Introduction to the Utilities

Peter Bol

doi:10.1017/jch.2020.10

Introduction to the Utilities

Published online by Cambridge University Press: 12 August 2020

Peter Bol

Show author details

Peter Bol*: Affiliation:
Harvard University
*: *Corresponding author. Email: [email protected]

Article contents

Extract
Footnotes
References

Rights & Permissions

Extract

A variety of databases, tools and platforms have created the foundation for digital scholarship in Chinese studies. The creators of some open-access projects introduce their work below, but first I offer some notes on the kinds of utilities that make up the expanding digital universe.

Type: Utilities
Information: Journal of Chinese History 中國歷史學刊 , Volume 4 , Special Issue 2: Digital Humanities , July 2020 , pp. 483 - 486

DOI: https://doi.org/10.1017/jch.2020.10 [Opens in a new window]
Copyright: Copyright © Cambridge University Press 2020

Searchable text databases are the most widely used resource. Beginning in 1984 with the dynastic histories, Academia Sinica's Institute of History and Philology has set the highest standard for the creation of digital texts, and since then other institutions have followed suit. A proportion of Scripta Sinica is open access.Footnote ¹ Since then, in addition to many commercial text databases, three other collections have been established that are entirely open access. CBETA, the Chinese Electronic Tripitaka Collection, began over twenty years ago.Footnote ² The most recent is the Kanseki Repository of premodern Chinese texts, popularly known as Kanripo; it is overseen by Christian Wittern of Kyoto University and has 9,500 texts.Footnote ³ The largest is Donald Sturgeon's Ctext, the Chinese Text Project, currently holding over thirty thousand titles and more than five billion characters. The text repository is only one part of the Ctext platform, which includes a variety of tools, as Sturgeon explains in his introduction to the platform.Footnote ⁴ The most convenient way to discover whether a text is available in one of these three repositories (or the Zhonghu jingdian gujiku 中华经典古籍库) is to consult textref.org; icons show whether a text is open to view, search, or download and whether a scanned image is available.
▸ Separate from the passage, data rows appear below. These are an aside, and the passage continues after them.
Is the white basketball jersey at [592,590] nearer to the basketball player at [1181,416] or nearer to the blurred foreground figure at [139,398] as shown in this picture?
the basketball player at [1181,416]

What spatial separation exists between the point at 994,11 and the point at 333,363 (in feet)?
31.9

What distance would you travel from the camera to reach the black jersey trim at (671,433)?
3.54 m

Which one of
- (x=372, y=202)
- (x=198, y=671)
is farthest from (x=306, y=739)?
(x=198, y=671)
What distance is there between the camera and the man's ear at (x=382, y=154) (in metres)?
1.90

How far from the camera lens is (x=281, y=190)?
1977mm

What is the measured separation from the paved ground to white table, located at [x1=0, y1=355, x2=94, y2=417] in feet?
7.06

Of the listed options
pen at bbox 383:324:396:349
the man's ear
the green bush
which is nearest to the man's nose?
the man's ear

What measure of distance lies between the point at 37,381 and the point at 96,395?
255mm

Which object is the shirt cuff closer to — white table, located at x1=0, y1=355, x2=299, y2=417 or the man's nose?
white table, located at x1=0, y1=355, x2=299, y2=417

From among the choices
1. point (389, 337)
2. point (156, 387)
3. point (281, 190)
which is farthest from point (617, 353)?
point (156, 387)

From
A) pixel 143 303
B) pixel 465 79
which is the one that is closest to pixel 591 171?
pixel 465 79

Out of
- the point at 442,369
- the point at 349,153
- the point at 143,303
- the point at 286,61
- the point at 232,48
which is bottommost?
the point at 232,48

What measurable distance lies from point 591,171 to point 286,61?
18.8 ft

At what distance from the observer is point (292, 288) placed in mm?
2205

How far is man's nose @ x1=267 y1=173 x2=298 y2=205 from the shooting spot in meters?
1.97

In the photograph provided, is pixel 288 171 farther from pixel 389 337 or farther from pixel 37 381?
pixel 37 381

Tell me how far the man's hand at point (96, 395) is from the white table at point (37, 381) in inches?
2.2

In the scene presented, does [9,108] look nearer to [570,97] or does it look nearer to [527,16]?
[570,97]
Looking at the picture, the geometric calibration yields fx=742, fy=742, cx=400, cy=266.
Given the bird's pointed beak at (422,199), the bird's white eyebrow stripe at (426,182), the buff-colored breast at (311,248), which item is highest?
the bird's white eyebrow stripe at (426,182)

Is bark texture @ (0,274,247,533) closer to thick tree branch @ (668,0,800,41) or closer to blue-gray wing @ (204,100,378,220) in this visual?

The scanned image is important because, as Sturgeon explains in the case of Ctext, the searchable text is created by applying optical character recognition (OCR) to the scanned image. Textref.org currently has 54,000 records and is an important contribution to the cyber infrastructure for Chinese studies. All providers of digital text, whether open- or licensed-access can choose to reveal the titles they have, without losing their proprietary rights.Footnote ⁵

The Ming Qing Women's Writings Digital Archive and Database, discussed below by its director Grace Fong, is an example of digital archive of selected writings with an online scholarly apparatus.Footnote ⁶ MQWW is valuable for its collection of rare texts. It also illustrates how a database focused on a particular set of texts and people can make use of other online utilities. In this case MQWW uses an application programming interface (API) to call up information from the China Biographical Database, thus relieving it of the need to keep track of kin and social relations of the writers themselves.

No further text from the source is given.